Will 2014 Crush or Redeem the Greek Economy?

Source: Understandingmedia13 / Wikimedia Commons

The eurozone as a whole has been struggling to maintain its lackluster recovery, but certain countries are hurting more than others. Greece is hoping to receive some monetary aid from the eurozone in 2014 so as to better deal with its heavy debt problem in Athens, but whether or not that happens, and to what extent, will be dependent on the progress it makes in the coming year. According to Reuters¬†aid may be coming, but it likely won’t be more than a gesture.

“We don’t want and we’re not asking for a haircut,” said Yannis Stournaras, Greece’s finance minister, according to Reuters. Stournaras is referring to the highly unlikely possibility that the eurozone might cut out a section of the 240 billion euros — $328 billion — in the red that Greece finds itself in, lessening the pressure of the loans it still has to pay.

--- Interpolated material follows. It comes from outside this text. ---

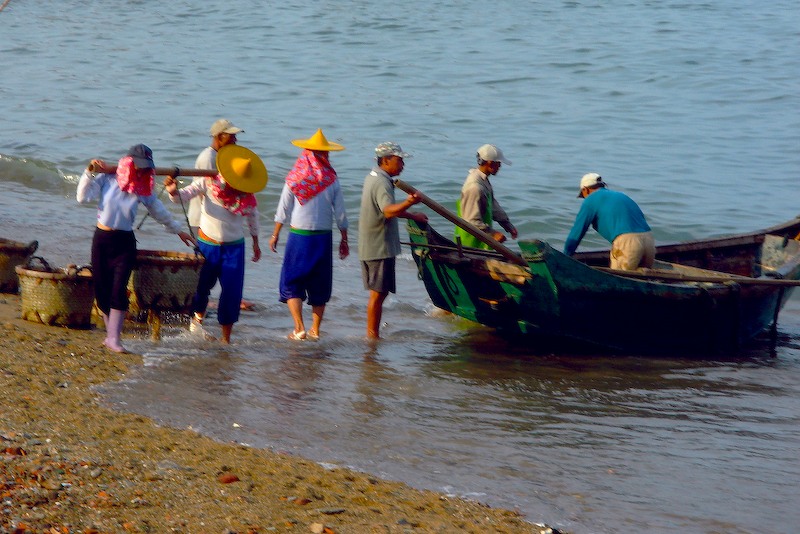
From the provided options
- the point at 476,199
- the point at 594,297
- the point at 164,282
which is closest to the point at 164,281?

“A reduction in the interest rate and a pushing back of the amortization schedule is more effective from the point of view of the financial markets,” said Stournaras, according to Reuters. Monetary support for Athens will reportedly be largely dependent on where the country is at in terms of its budget surplus in April. In 2013, Athens reports it had a central government primary budget surplus of 700 million euros, or $956 million.

Athens said it is projecting a bigger surplus for this coming year, minus debt payments. “We are delivering the primary surplus earlier than expected. That will set the conditions for some sort of debt relief exercise,” said Greece’s Prime Minister, Antonis Samaras — according to Reuters.

“We’ve worked hard and delivered. There was a decision in November 2012 and we expect that decision to be respected,” said Samaras. Greece is looking at a steep uphill battle to balance its debt with its Gross Domestic Product, but the best hope for the Greek economy will depend on growth, inflation, and likely the sale of whatever state assets can be spared.